A realidade é inegável. O homem contemporâneo é mais ignorante do que um neandertal. É dotado de uma ignorância superior, evoluída, claro. Uma ignorância advinda do acúmulo da arrogância, da ilusória autosuficiência, do narcisismo histriônico e do pedantismo dos que, possuindo riquezas materiais, julgam-se superiores aos que não as tem – por terem sido espoliados ou por terem sido encurralados em territórios hiper-explorados e ou de baixa capacidade de recursos essenciais à subesistencia.
O filósofo grego Aristóteles disse que todo homem aspira conhecer e ser feliz. A trajetória da humanidade desde a idade antiga, no entanto, contrariou o pensador. Nestes dias da história, classificados pela academia como era da pós-modernidade, o conhecimento se tornou fonte de segregação, preconceito, miséria, tragédia, fome, infelicidade, solidão, guerra e morte.
É fato que o conhecimento se mostrou incapaz de civilizar e aprimorar a humanidade no indivíduo e, por extensão, na sociedade.
O filósofo e escritor francês Jean-Paul Sartre nos joga na cara que conhecer é mergulhar no vazio nauseante e inescapável da ignorância, que é impossível que a consciência humana alcance o todo que nos rodeia. Há quem discorde, claro. Mas, a verdade é que conhecimento não é redenção na contemporaneidade e sim, condenação e infelicidade. Felizes mesmo só os alienados, os bobos de nascença, os hipócritas e sociopatas.
Trazendo essa compreensão filosófica sobre conhecimento e ignorância para a realidade brasileira, acendem-se poderosos fachos de luz que iluminam o atual momento histórico e político que vivemos no país. O estado de barbárie que assola a nossa sociedade, enfim, se autoexplica.
Podemos perceber com clareza porque a sociedade brasileira, sempre atrasada, atravessa sua “idade das trevas” em pleno Século XXI.
De um lado, temos o ápice da capacidade inventiva humana na ponta dos dedos, as estrelas ao alcance de um foguete ou de um telescópio intergalático.
De outro lado, temos a bestialidade manifesta na forma do armamento desenfreado da população de um país sem inimigos externos, líder continental em mortes por armas de fogo e motivos fúteis; uma parcela significativa da povo tomada pela estupidez dos ruminantes que frente à uma pandemia, nega a ciência, as recomendações dos cientistas e a cautela natural diante da ameaça letal e se comporta como manada estourada em meio à uma das pestes mais extensas registrada na história. Enquanto isso, a maior parte dos governantes age como se amanhã o mundo fosse o Édem da seita dos Adventistas.

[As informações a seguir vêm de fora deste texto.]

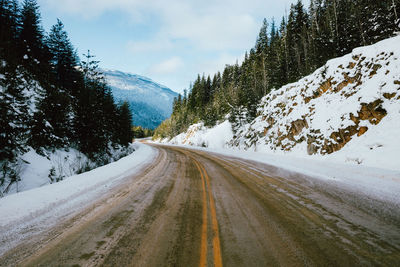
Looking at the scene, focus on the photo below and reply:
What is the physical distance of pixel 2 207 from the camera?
406cm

Tais eventos comportamentais – nos campos político e socio-cultural – não são meros efeitos colaterais de crises externas e incontroláveis, infelizmente. São na verdade a causa destas, uma vez que tais atos deliberados e conscientes, adotados por convicções e conclusões amadurecidas por longo tempo na mente de cada indivíduo as precedem.
As mazelas a que somos submetidos diariamente são frutos de um acúmulo de conhecimento acentuadamente pernicioso em sua origem e propósito. Um conhecimento corrompido e inútil como impulso civilizatório, como propulsor da humanidade no sentido de consciência do ser como parte de uma espécie efetivamente racional, predestinada à grandeza e ao domínio do universo material.
O conhecimento acumulado até aqui está oxidado e inoculado pela ganância, pela usura e pela mesquinhez que o transmuta em ignorância brutal, animalesca no sentido de sua abjeta irracionalidade.
É esta ignorância que grassa no Brasil, que se entranha em cada um de nós, que destrói nossa humanidade e nossa capacidade de enxergar o outro como igualmente humano, é ela que devemos – e precisamos – combater com urgência. Pois é esta ignorância culta, transbordante de saberes e informações nauseantes, mais do que a pandemia e que a crise agravada pela doença mortal, que ameaça implodir a nação.
*ANTÔNIO PERES PACHECO é jornalista, escritor e poeta.